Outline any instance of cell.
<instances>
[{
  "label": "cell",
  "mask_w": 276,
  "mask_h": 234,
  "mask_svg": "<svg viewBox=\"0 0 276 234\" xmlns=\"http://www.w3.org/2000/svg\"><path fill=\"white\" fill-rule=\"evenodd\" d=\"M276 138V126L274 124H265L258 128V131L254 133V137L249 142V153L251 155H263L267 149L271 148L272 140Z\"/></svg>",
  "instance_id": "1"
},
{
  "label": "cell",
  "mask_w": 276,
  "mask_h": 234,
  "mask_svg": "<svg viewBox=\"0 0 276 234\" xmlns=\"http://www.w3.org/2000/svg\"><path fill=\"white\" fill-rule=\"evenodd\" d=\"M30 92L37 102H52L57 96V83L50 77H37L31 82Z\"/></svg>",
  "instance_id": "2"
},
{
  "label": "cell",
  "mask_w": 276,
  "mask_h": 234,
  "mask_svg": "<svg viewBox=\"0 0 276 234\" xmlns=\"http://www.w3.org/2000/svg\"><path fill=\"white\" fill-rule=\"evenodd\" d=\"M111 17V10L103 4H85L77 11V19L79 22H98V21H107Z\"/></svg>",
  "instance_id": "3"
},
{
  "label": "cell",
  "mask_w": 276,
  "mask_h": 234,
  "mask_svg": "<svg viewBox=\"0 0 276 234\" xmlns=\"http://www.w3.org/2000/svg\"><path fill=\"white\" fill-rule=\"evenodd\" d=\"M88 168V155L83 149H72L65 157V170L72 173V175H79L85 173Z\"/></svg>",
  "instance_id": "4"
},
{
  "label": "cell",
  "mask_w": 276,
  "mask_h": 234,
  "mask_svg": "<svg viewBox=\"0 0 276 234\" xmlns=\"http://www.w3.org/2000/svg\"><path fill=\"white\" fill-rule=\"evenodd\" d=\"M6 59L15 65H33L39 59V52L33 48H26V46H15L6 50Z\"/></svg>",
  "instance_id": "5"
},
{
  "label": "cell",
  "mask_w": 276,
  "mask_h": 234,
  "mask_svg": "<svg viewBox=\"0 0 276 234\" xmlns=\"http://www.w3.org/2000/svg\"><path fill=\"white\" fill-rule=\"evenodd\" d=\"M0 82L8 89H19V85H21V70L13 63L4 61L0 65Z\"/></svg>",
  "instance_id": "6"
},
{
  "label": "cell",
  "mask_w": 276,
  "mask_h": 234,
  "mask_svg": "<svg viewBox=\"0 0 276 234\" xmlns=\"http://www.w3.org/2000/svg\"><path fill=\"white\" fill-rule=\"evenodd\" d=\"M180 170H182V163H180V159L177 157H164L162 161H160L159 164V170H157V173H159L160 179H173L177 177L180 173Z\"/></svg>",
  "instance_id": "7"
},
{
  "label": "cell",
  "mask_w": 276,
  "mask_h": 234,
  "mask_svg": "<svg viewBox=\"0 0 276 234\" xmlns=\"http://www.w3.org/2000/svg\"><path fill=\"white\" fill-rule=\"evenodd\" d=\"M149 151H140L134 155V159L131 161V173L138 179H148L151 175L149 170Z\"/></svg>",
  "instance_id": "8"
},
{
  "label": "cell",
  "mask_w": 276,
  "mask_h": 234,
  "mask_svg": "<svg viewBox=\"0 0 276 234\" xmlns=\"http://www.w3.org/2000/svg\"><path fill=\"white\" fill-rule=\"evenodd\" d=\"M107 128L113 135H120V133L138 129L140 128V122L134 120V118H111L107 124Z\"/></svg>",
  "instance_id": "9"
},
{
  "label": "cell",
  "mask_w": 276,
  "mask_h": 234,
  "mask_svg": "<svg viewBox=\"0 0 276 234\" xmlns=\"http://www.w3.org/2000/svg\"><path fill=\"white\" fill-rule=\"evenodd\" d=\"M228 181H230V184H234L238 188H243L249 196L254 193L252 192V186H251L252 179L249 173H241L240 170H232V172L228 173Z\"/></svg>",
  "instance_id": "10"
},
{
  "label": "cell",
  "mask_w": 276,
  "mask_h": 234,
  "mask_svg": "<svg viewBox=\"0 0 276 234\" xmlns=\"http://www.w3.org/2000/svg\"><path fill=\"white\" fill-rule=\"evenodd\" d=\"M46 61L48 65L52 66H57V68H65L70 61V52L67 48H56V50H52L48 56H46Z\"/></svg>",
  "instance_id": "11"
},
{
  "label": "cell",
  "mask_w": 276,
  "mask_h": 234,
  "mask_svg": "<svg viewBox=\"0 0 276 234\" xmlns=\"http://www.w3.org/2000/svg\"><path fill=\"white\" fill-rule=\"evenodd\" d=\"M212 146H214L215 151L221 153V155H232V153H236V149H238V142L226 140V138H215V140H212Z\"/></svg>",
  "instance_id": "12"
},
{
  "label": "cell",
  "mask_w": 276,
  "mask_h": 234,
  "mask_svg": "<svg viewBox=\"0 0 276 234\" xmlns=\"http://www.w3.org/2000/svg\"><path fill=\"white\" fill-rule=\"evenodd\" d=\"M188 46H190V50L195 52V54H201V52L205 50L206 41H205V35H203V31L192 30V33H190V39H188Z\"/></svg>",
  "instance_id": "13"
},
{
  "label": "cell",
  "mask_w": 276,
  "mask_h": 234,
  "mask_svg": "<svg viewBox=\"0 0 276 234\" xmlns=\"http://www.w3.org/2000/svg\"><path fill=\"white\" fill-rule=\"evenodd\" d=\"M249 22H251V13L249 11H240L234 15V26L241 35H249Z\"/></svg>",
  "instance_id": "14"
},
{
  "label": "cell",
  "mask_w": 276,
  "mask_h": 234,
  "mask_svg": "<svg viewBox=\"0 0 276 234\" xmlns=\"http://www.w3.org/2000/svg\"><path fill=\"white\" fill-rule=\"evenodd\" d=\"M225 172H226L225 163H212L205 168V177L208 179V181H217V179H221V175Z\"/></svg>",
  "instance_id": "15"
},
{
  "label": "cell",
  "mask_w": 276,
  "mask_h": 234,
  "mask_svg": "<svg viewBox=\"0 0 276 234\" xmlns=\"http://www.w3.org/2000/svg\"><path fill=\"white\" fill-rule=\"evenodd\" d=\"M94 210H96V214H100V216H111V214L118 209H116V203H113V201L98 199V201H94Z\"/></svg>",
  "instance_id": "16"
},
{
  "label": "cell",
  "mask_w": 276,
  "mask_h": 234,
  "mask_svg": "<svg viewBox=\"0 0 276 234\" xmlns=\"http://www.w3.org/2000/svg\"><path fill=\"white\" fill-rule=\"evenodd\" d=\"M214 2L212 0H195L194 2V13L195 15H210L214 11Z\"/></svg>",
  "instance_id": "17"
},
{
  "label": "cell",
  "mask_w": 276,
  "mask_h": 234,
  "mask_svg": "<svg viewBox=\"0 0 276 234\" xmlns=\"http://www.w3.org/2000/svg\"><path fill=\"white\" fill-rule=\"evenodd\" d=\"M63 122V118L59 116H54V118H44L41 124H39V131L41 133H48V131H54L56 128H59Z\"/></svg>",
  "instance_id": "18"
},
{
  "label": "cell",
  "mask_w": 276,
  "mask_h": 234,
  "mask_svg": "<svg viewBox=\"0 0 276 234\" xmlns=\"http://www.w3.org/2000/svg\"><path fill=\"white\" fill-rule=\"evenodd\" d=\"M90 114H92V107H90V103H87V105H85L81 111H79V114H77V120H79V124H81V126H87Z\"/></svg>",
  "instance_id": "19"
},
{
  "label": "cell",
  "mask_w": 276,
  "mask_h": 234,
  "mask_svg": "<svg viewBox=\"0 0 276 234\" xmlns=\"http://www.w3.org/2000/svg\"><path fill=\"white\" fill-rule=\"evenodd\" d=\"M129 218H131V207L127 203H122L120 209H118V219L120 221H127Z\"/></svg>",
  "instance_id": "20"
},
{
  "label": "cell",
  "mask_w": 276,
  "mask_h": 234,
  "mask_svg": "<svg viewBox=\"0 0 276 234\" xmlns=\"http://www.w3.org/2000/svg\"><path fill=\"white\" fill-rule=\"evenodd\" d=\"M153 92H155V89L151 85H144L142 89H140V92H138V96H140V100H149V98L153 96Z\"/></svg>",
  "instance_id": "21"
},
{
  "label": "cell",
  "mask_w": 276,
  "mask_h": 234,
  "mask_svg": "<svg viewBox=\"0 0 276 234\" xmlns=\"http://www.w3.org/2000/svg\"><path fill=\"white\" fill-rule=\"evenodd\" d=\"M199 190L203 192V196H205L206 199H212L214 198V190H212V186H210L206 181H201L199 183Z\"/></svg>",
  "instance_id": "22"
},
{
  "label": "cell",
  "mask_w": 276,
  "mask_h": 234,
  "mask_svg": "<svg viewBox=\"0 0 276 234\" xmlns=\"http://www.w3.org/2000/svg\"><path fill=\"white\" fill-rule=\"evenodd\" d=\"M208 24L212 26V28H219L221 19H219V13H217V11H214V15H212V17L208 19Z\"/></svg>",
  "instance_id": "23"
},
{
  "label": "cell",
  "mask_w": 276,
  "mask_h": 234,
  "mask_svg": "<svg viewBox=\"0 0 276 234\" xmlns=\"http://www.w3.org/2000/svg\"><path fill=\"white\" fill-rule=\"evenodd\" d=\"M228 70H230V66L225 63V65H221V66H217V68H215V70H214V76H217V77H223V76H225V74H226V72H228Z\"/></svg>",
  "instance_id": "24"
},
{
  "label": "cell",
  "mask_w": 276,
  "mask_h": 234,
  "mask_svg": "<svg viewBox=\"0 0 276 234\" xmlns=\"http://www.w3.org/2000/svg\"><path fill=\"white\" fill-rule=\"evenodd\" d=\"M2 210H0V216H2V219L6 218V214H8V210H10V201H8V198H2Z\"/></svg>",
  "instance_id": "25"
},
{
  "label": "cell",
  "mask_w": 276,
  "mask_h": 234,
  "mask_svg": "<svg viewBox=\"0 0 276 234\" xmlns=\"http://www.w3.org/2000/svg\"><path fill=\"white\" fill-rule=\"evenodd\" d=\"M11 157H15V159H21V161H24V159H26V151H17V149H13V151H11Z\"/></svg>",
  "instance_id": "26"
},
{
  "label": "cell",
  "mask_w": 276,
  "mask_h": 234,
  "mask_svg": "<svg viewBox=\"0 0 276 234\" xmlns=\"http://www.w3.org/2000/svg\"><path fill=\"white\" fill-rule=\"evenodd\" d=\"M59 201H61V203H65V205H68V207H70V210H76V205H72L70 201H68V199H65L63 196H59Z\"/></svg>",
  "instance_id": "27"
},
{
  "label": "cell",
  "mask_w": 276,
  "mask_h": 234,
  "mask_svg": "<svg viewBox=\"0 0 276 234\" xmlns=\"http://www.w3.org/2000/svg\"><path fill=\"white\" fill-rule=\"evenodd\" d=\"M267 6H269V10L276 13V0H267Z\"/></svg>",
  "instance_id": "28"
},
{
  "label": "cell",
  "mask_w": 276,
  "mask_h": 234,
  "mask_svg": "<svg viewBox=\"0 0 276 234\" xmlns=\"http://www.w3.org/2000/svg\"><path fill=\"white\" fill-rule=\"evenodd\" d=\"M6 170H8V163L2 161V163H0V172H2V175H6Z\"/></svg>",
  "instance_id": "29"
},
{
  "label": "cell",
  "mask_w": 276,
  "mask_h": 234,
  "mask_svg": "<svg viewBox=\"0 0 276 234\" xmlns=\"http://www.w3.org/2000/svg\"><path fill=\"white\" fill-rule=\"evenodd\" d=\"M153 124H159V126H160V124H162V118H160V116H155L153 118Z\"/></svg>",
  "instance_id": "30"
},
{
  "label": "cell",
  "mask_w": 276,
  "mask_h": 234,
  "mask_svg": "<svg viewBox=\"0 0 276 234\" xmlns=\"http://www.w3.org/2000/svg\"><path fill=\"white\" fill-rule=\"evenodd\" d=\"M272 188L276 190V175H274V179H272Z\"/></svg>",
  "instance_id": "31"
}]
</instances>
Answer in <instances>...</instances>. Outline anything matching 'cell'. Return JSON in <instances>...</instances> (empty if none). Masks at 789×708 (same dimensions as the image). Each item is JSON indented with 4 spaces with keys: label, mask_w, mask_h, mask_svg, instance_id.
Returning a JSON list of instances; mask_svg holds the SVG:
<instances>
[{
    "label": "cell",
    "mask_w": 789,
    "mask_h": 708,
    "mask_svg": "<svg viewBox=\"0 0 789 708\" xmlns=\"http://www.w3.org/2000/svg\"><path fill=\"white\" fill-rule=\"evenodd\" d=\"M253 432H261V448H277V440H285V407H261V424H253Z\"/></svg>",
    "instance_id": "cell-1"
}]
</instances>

● Task directions
Lay out the lines as a Markdown table with the columns "No." and "Line", leaving out any blank lines. Include only everything from the first line down to the line that contains "92L37 102H52L57 96V83L50", with both ends included.

● Reply to the task
| No. | Line |
|---|---|
| 1 | Outline any instance of cell. |
| 2 | <instances> |
| 3 | [{ |
| 4 |   "label": "cell", |
| 5 |   "mask_w": 276, |
| 6 |   "mask_h": 234, |
| 7 |   "mask_svg": "<svg viewBox=\"0 0 276 234\" xmlns=\"http://www.w3.org/2000/svg\"><path fill=\"white\" fill-rule=\"evenodd\" d=\"M276 138V126L274 124H265L258 128V131L254 133V137L249 142V153L251 155H263L267 149L271 148L272 140Z\"/></svg>", |
| 8 |   "instance_id": "1" |
| 9 | }, |
| 10 | { |
| 11 |   "label": "cell", |
| 12 |   "mask_w": 276, |
| 13 |   "mask_h": 234, |
| 14 |   "mask_svg": "<svg viewBox=\"0 0 276 234\" xmlns=\"http://www.w3.org/2000/svg\"><path fill=\"white\" fill-rule=\"evenodd\" d=\"M30 92L37 102H52L57 96V83L50 77H37L31 82Z\"/></svg>", |